So what did I learn from this man? I asked what his advice for me would be, and he said "Ooh, that's a hard one." But four things I learned:

1. Never go into debt. This was a real point of honour for Sam, and a good lesson for me. 

2. Be in control. I felt that key to Sam's success was the certainty that he is in control of what he does, and he will not be dictated to by anyone. If someone wants a piece of his work, then they let him do it - no quibbling about details. He is the artist, it is his work, and if a customer doesn't like his work then they shouldn't come to him. Again, I felt that he is an iron fist in a velvet glove - he is absolutely sure of himself, and doesn't need to project anything. 

3. Work hard. Like I said, Sam is prolific, and has become successful through hard work. He still spends 6 days a week in the workshop, but it is no burden to him - it is his home. 

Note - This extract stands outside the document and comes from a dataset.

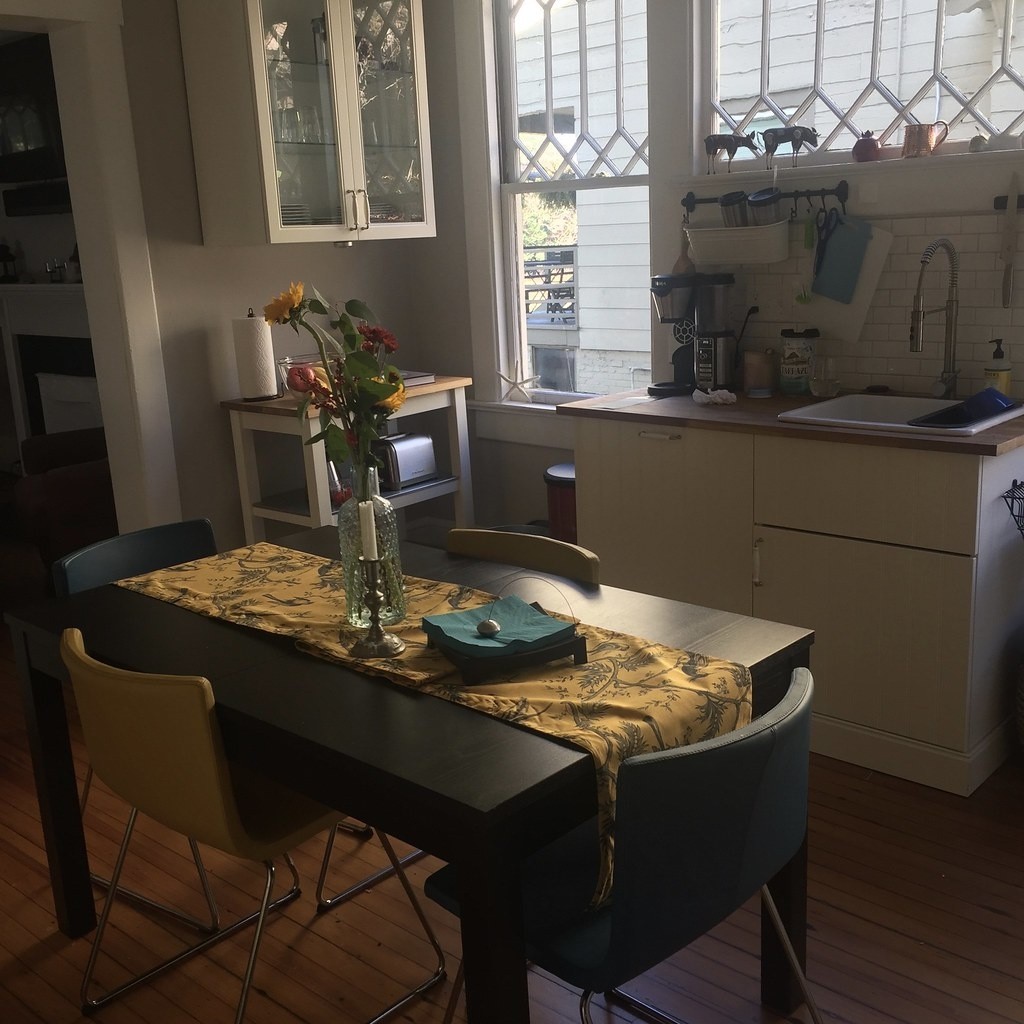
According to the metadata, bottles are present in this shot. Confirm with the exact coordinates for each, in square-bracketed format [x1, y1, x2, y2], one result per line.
[743, 336, 776, 399]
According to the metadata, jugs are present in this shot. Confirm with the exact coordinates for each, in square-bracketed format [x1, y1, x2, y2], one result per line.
[902, 121, 949, 157]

4. Be kind. Lastly and most importantly, I learned that being generous and hospitable to others is a transformative experience. At the end of the day, that is why Sam has a 6-8 year waiting list - because people love him, and not without reason. As my experience with Sam shows, being kind to others is just a great way to be. So Sam is kind, and has received kindness in return, from most of the people he has met and worked for. I couldn't believe that he has never had a bad experience with his clients - everyone has paid, no-one has ever sent a piece back. And you could say that this is down to luck, but I think that Sam has received what he gives. 

I think that I could best sum Sam up by saying that he doesn't try to be or do anything, he just is who he is and does what he does.